- _Brano di lettura_:
┌──

E’ fin troppo facile, certe volte, da donna, guardarmi intorno, raccogliere esperienze personali e di amiche, rifletterci su, e sparare a zero sugli uomini.
E’ facile perché le situazioni che si presentano, pur mostrando vari livelli di fantasia e di differenze, si poggiano quasi sempre sulle stesse modalità, gli stessi schemi, tali da poter raggruppare tutta la popolazione testosteronica in cinque, massimo sei, categorie (ragionando a livello macroscopico, ovviamente).

Diventa invece più difficile, vuoi per coinvolgimento personale, vuoi per quel sentimento strano e opportunista che va sotto il nome di “solidarietà femminile”, aprire gli occhi su noi donne e riuscire a guardare il sozzume che macchia i nostri sentimenti e i nostri comportamenti nei confronti del maschio.

Ringraziando Odino, in questi giorni ho avuto l’opportunità di osservare varie donne. Ho visto mogli, compagne, fidanzate, single, madri, donne alla ricerca disperata di un uomo o di un altro uomo e mettermi le mani nei capelli è stato l’unico gesto che un po’, ma solo un po’, potesse tradurre lo sconforto, la delusione e, a tratti, anche la rabbia.

Ho visto affogare una casalinga (casalinga per scelta: lasciò il lavoro dopo il matrimonio, per dedicarsi al marito, ai figli e alla casa) in litri di detersivo. Quelli che lei ufficialmente usa per lavare le superfici domestiche, ma che in realtà, vuole che serva a cancellare tutta la sua frustrazione per aver indirizzato ogni energia nelle quattro mura domestiche. L’ho vista lamentarsi del marito e dei figli solo perché non tolgono le scarpe fuori la porta e si rifiutano di camminare in casa con le pattine; l’ho vista disperarsi perché non ha avuto il tempo di rifare il letto e di pulire il bagno; l’ho vista quasi bestemmiare perché il marito, di tanto in tanto, “pretende” di fare l’amore e non capisce che lei, a dover stare dietro a tutto, arriva la sera che non ha la forza neanche di respirare. E si incazza come una belva, quando il marito le rinfaccia che ha dimenticato di essere donna, la sua donna.

└──

- _Dati forniti_:
┌──

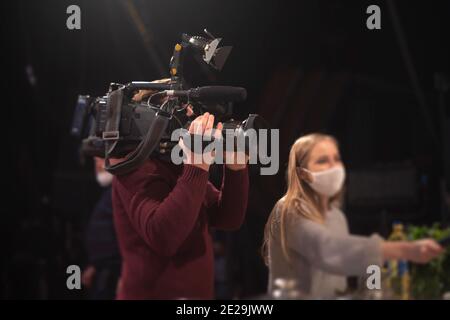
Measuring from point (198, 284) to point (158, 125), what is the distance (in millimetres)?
288

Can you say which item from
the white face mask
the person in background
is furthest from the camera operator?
the person in background

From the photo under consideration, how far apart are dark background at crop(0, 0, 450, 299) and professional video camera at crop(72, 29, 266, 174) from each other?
0.09ft

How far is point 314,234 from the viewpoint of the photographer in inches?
54.4

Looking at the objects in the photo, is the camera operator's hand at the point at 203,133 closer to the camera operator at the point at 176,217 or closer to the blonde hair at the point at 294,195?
the camera operator at the point at 176,217

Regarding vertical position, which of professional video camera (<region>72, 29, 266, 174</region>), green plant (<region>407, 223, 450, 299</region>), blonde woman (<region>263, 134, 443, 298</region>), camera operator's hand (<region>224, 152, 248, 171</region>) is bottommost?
green plant (<region>407, 223, 450, 299</region>)

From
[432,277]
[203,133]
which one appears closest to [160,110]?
[203,133]

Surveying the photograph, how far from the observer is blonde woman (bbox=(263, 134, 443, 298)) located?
3.87 ft

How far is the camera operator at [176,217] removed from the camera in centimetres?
110

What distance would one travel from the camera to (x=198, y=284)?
4.07 feet

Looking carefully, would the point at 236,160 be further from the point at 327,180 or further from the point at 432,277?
the point at 432,277

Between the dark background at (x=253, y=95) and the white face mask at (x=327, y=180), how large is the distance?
0.10 meters

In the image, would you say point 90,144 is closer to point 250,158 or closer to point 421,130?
point 250,158

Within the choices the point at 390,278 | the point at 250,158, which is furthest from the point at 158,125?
the point at 390,278

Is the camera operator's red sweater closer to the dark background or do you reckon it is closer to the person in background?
the dark background
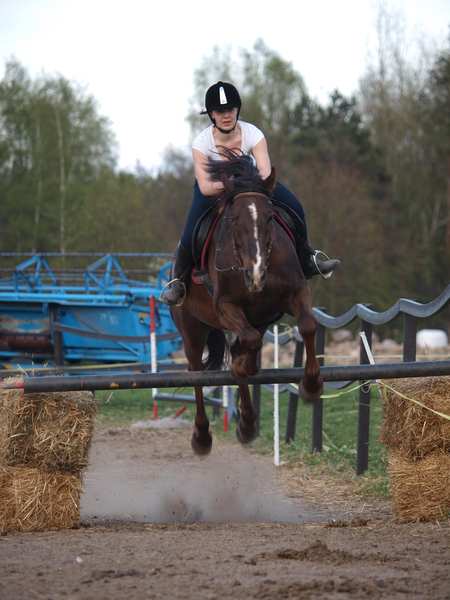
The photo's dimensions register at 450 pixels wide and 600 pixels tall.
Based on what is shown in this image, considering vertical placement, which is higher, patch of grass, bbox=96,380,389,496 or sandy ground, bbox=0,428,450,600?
sandy ground, bbox=0,428,450,600

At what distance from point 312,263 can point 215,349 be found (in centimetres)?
179

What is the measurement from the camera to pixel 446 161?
3497 centimetres

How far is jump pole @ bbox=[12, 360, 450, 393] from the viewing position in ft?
19.1

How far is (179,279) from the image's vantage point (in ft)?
23.9

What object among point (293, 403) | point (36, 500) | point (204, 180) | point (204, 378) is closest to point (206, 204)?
point (204, 180)

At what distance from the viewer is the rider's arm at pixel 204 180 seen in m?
6.54

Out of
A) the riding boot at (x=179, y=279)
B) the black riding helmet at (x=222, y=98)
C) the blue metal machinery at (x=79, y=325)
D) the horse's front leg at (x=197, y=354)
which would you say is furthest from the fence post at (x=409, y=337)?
the blue metal machinery at (x=79, y=325)

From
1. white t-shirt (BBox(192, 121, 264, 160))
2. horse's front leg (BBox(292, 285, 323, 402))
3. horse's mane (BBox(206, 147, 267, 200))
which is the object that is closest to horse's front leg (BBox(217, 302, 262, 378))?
horse's front leg (BBox(292, 285, 323, 402))

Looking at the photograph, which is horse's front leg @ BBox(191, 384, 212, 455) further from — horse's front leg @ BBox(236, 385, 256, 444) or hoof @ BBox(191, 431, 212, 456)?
horse's front leg @ BBox(236, 385, 256, 444)

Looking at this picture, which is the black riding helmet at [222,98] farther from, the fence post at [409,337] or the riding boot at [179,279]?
the fence post at [409,337]

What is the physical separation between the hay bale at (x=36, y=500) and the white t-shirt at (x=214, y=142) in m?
2.58

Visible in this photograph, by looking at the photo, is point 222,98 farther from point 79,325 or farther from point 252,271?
point 79,325

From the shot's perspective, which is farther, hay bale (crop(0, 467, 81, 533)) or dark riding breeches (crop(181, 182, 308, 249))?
dark riding breeches (crop(181, 182, 308, 249))

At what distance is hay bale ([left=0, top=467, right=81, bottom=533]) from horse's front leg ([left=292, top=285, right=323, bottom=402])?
68.0 inches
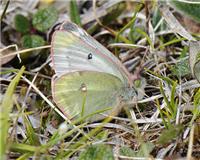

└──

- _Requisiti_:
Restituisci per intero il brano di lettura, riproducendolo parola per parola senza alcuna modifica.

- _Risposta completa_:
E’ fin troppo facile, certe volte, da donna, guardarmi intorno, raccogliere esperienze personali e di amiche, rifletterci su, e sparare a zero sugli uomini.
E’ facile perché le situazioni che si presentano, pur mostrando vari livelli di fantasia e di differenze, si poggiano quasi sempre sulle stesse modalità, gli stessi schemi, tali da poter raggruppare tutta la popolazione testosteronica in cinque, massimo sei, categorie (ragionando a livello macroscopico, ovviamente).

Diventa invece più difficile, vuoi per coinvolgimento personale, vuoi per quel sentimento strano e opportunista che va sotto il nome di “solidarietà femminile”, aprire gli occhi su noi donne e riuscire a guardare il sozzume che macchia i nostri sentimenti e i nostri comportamenti nei confronti del maschio.

Ringraziando Odino, in questi giorni ho avuto l’opportunità di osservare varie donne. Ho visto mogli, compagne, fidanzate, single, madri, donne alla ricerca disperata di un uomo o di un altro uomo e mettermi le mani nei capelli è stato l’unico gesto che un po’, ma solo un po’, potesse tradurre lo sconforto, la delusione e, a tratti, anche la rabbia.

Ho visto affogare una casalinga (casalinga per scelta: lasciò il lavoro dopo il matrimonio, per dedicarsi al marito, ai figli e alla casa) in litri di detersivo. Quelli che lei ufficialmente usa per lavare le superfici domestiche, ma che in realtà, vuole che serva a cancellare tutta la sua frustrazione per aver indirizzato ogni energia nelle quattro mura domestiche. L’ho vista lamentarsi del marito e dei figli solo perché non tolgono le scarpe fuori la porta e si rifiutano di camminare in casa con le pattine; l’ho vista disperarsi perché non ha avuto il tempo di rifare il letto e di pulire il bagno; l’ho vista quasi bestemmiare perché il marito, di tanto in tanto, “pretende” di fare l’amore e non capisce che lei, a dover stare dietro a tutto, arriva la sera che non ha la forza neanche di respirare. E si incazza come una belva, quando il marito le rinfaccia che ha dimenticato di essere donna, la sua donna.